### Your goal
Could you copy out the material below with every "fallen leaf" swapped for "dead leaf", changing nothing else and leaving out the pictures?
* Begin Data to use *
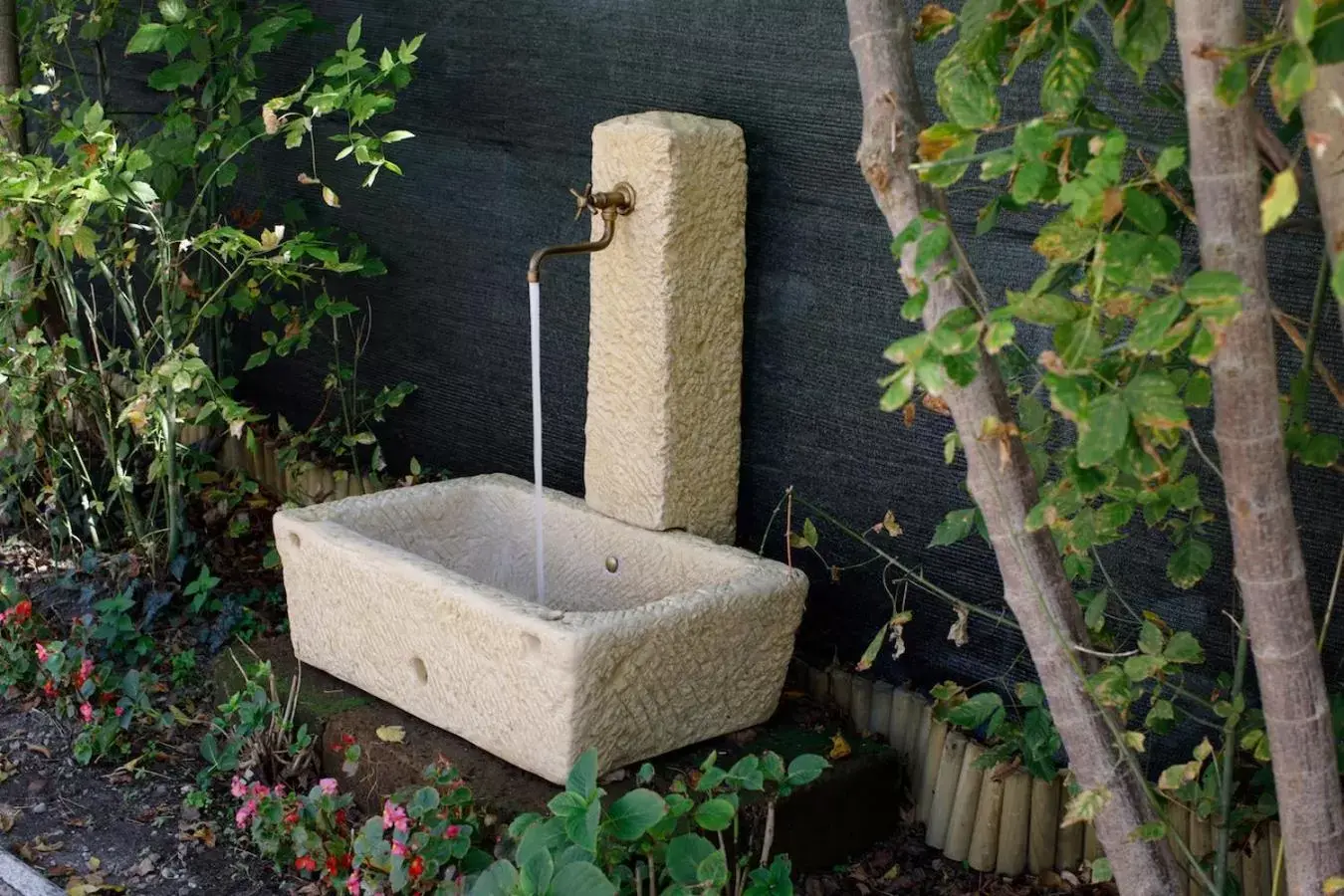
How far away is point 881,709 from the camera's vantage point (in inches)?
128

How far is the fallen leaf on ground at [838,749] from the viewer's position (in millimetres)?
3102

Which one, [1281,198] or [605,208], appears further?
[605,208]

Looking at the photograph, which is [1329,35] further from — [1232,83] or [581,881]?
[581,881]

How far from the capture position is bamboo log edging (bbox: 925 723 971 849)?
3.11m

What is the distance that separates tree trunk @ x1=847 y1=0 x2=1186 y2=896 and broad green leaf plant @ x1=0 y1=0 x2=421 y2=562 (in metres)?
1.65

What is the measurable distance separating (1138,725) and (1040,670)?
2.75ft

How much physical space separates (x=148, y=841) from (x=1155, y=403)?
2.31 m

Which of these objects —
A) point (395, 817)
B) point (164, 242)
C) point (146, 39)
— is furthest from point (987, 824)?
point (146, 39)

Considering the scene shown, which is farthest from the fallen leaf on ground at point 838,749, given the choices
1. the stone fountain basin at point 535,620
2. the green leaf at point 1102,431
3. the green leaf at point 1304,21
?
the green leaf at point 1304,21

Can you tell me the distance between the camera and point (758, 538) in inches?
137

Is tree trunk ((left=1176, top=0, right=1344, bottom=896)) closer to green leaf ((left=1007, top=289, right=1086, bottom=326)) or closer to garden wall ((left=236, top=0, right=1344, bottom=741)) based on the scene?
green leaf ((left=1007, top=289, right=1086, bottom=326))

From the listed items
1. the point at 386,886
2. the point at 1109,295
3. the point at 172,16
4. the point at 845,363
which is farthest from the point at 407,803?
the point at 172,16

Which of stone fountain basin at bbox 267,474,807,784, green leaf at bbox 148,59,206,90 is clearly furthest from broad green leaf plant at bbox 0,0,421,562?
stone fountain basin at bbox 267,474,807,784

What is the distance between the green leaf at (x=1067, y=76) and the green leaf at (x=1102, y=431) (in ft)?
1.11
* End Data to use *
### Problem solution
How far away is point 881,709 from the camera's vantage point (in inches)?
128

How far is the dead leaf on ground at [838,749] from the viewer's position (in millimetres)?
3102

Which one, [1281,198] or [605,208], appears further?
[605,208]

Looking at the photograph, which is [1329,35] further from — [1232,83] or [581,881]?
[581,881]

How far from the capture position is bamboo log edging (bbox: 925 723 971 849)?
3.11m

What is the distance that separates tree trunk @ x1=847 y1=0 x2=1186 y2=896 and broad green leaf plant @ x1=0 y1=0 x2=421 y2=562 (in metres)?
1.65

What is the measurable distance separating (1138,725) and (1040,670)?
2.75ft

How much physical space separates (x=148, y=841) from (x=1155, y=403)?
2.31 m

Which of these objects —
A) point (395, 817)
B) point (164, 242)
C) point (146, 39)
— is furthest from point (987, 824)?
point (146, 39)

Considering the scene shown, which is farthest from the dead leaf on ground at point 838,749, given the choices
1. the stone fountain basin at point 535,620
2. the green leaf at point 1102,431
3. the green leaf at point 1304,21
?
the green leaf at point 1304,21

Can you tell me the distance between the camera and point (758, 538) in inches?
137

Is tree trunk ((left=1176, top=0, right=1344, bottom=896)) closer to green leaf ((left=1007, top=289, right=1086, bottom=326)) or closer to garden wall ((left=236, top=0, right=1344, bottom=741)) based on the scene?
green leaf ((left=1007, top=289, right=1086, bottom=326))

From the listed items
1. the point at 386,886
2. the point at 1109,295
3. the point at 172,16
4. the point at 845,363
which is farthest from the point at 407,803?
the point at 172,16

Which of stone fountain basin at bbox 267,474,807,784, green leaf at bbox 148,59,206,90 is clearly furthest from broad green leaf plant at bbox 0,0,421,562?
stone fountain basin at bbox 267,474,807,784

What is the distance between the green leaf at (x=1067, y=76) and the green leaf at (x=1102, y=431) (in ft)?
1.11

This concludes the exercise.